Die etwa 22 mm starken Parkettstäbe oder -riemen werden aus massiven Hölzern von etwa 40
- 80 mm Breite und Längen von 250 - 1000 mm hergestellt. Es gibt ringsum genutete
Parketthölzer, die beim Verlegen durch Hirnholzfedern verbunden werden und Parkettriemen
mit Nut und Feder, die in verschiedenen Mustern angeordnet werden können.
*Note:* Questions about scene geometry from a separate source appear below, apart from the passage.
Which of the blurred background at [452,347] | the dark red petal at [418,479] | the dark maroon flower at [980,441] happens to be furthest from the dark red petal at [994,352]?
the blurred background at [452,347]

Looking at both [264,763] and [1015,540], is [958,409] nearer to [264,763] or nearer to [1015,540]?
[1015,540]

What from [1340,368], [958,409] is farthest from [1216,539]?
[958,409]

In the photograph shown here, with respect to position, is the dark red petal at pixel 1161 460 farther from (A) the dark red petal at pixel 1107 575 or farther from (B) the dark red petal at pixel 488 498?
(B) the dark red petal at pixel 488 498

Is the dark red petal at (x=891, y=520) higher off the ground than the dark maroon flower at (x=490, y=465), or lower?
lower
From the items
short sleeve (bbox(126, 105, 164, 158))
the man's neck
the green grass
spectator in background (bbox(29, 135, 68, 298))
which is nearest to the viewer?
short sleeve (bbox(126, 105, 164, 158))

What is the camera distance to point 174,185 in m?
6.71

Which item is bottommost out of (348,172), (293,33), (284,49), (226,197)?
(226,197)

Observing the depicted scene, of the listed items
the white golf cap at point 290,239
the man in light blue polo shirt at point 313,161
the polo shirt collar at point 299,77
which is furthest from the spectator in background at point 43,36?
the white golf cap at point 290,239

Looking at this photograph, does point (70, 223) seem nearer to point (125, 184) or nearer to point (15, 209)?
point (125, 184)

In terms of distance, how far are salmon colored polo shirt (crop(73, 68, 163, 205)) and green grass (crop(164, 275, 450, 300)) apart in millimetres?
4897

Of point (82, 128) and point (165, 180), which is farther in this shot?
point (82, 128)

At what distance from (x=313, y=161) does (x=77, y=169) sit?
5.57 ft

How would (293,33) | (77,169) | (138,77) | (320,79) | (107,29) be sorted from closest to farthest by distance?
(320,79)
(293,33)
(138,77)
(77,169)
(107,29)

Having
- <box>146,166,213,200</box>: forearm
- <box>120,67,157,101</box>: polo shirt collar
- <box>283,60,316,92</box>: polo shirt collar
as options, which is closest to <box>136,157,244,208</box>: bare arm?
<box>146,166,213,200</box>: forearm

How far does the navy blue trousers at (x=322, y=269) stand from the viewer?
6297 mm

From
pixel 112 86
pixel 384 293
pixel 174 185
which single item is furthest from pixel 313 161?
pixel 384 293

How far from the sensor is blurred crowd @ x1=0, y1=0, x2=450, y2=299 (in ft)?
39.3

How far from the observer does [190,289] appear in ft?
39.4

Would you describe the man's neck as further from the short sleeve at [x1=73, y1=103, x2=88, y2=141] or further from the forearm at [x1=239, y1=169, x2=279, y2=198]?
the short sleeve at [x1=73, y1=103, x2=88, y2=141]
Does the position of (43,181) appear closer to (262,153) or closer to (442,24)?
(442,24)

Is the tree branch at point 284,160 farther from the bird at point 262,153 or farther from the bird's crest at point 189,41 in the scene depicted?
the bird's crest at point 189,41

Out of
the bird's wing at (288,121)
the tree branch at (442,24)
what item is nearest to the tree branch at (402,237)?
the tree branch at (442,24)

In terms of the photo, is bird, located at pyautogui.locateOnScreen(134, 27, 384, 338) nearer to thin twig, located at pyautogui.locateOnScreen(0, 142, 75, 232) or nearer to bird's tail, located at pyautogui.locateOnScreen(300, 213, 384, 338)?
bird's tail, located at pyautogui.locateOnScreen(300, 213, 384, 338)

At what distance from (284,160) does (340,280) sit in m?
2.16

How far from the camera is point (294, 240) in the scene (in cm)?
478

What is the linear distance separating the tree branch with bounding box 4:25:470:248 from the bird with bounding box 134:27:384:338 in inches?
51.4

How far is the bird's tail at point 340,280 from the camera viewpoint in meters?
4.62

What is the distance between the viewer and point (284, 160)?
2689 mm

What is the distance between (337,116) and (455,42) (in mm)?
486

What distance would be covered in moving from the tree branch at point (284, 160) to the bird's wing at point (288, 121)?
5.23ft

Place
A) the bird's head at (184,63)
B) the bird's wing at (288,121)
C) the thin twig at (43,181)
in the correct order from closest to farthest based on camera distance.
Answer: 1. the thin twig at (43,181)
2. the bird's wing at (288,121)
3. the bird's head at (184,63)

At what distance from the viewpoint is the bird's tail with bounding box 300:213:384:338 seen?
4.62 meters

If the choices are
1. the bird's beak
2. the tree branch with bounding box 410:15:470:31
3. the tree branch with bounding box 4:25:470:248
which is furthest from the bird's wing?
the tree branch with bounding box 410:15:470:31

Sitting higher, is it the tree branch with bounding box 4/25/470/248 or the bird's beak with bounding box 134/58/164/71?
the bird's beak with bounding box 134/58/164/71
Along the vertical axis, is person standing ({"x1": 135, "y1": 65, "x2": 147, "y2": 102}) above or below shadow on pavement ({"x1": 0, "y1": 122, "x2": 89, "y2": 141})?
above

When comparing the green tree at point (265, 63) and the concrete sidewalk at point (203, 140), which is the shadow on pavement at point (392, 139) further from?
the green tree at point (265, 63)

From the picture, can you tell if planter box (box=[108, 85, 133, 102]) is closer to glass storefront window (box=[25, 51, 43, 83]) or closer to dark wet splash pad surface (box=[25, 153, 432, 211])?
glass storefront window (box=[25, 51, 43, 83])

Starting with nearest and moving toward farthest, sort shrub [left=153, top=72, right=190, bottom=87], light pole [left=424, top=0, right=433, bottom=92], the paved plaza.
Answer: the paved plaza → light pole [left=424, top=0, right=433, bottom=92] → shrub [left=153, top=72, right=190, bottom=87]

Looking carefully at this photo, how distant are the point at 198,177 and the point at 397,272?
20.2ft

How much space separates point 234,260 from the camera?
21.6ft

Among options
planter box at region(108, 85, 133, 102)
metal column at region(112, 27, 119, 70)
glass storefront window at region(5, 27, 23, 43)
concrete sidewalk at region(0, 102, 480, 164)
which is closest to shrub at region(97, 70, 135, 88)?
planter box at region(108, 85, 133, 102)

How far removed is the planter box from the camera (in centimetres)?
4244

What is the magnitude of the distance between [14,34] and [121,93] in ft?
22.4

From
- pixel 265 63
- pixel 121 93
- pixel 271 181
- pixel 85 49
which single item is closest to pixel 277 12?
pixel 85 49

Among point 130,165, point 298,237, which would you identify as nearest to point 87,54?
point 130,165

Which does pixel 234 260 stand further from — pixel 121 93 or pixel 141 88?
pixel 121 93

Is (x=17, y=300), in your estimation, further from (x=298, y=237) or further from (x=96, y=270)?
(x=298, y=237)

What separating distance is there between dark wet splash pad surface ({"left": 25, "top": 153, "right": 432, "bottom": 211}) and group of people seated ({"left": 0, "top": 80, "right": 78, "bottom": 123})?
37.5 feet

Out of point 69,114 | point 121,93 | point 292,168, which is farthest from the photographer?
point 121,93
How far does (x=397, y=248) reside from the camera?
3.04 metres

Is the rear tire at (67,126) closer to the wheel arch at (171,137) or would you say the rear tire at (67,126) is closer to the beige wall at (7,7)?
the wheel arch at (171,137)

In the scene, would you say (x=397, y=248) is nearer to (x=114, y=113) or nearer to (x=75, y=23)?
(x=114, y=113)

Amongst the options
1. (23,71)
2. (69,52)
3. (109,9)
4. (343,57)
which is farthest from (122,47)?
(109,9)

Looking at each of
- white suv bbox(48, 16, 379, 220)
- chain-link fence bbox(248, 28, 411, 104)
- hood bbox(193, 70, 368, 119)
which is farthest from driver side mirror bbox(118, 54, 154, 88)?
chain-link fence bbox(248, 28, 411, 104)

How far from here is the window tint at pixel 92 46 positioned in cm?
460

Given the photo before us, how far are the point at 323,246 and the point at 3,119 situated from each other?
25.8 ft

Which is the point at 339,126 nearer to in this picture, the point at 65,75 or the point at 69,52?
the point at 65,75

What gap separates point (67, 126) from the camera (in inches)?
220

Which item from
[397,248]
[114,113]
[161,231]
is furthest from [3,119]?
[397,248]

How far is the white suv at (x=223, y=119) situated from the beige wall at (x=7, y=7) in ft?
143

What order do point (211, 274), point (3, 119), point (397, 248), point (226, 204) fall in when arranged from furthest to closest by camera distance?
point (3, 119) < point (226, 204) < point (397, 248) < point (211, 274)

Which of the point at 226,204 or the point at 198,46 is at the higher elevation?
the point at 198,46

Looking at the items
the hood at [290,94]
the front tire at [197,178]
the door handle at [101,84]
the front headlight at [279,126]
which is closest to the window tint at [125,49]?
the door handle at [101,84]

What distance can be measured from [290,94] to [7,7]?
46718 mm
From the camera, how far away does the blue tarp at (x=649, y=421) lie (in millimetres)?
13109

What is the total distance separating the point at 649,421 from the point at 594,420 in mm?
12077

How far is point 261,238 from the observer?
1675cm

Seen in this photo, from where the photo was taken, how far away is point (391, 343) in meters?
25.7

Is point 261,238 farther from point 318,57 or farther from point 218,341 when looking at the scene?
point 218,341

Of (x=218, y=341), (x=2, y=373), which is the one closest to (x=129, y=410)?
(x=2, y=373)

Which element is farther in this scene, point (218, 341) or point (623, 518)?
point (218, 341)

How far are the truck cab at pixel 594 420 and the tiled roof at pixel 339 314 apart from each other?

Besonders
gebräuchlich sind Fischgrät-, Würfel- und Flechtmuster, sowie der Schiffsbodenverband,
bei dem die Parkettstäbe stoßversetzt parallel angeordnet werden.Die Verlegung kann auf allen trockenen, ebenen und festen
Untergründen erfolgen, dagegen dürfen Estriche geringfügige Unebenheiten aufweisen,
müssen allerdings vor der Verlegung gut ausgetrocknet sein. Eine Verklebung der
Parkettstäbe auf einem Estrichuntergrund bewirkt einen sehr dauerhaften Bodenbelag, der
mehrfach abgeschliffen werden kann. Er erfordert jedoch möglicherweise einen Voranstrich
des Untergrunds.
Alte Bodenbeläge dagegen sollten abgeschliffen und mit
entsprechenden Unterlagsmaterialien ausgeglichen werden. Knarrende oder lockere Dielen
müssen festgeschraubt und durch Unterlegen von Filzpappe der Trittschall gedämpft
werden. Bei einer schwimmenden Verlegung und auf alten Dielen sind Nut und Feder oder die
Querholzfedern zu verleimen.
Stabparkettbeläge müssen nach der Verlegung verschliffen
werden und lassen sich mit biologischen Mitteln oberflächenbehandeln oder versiegeln.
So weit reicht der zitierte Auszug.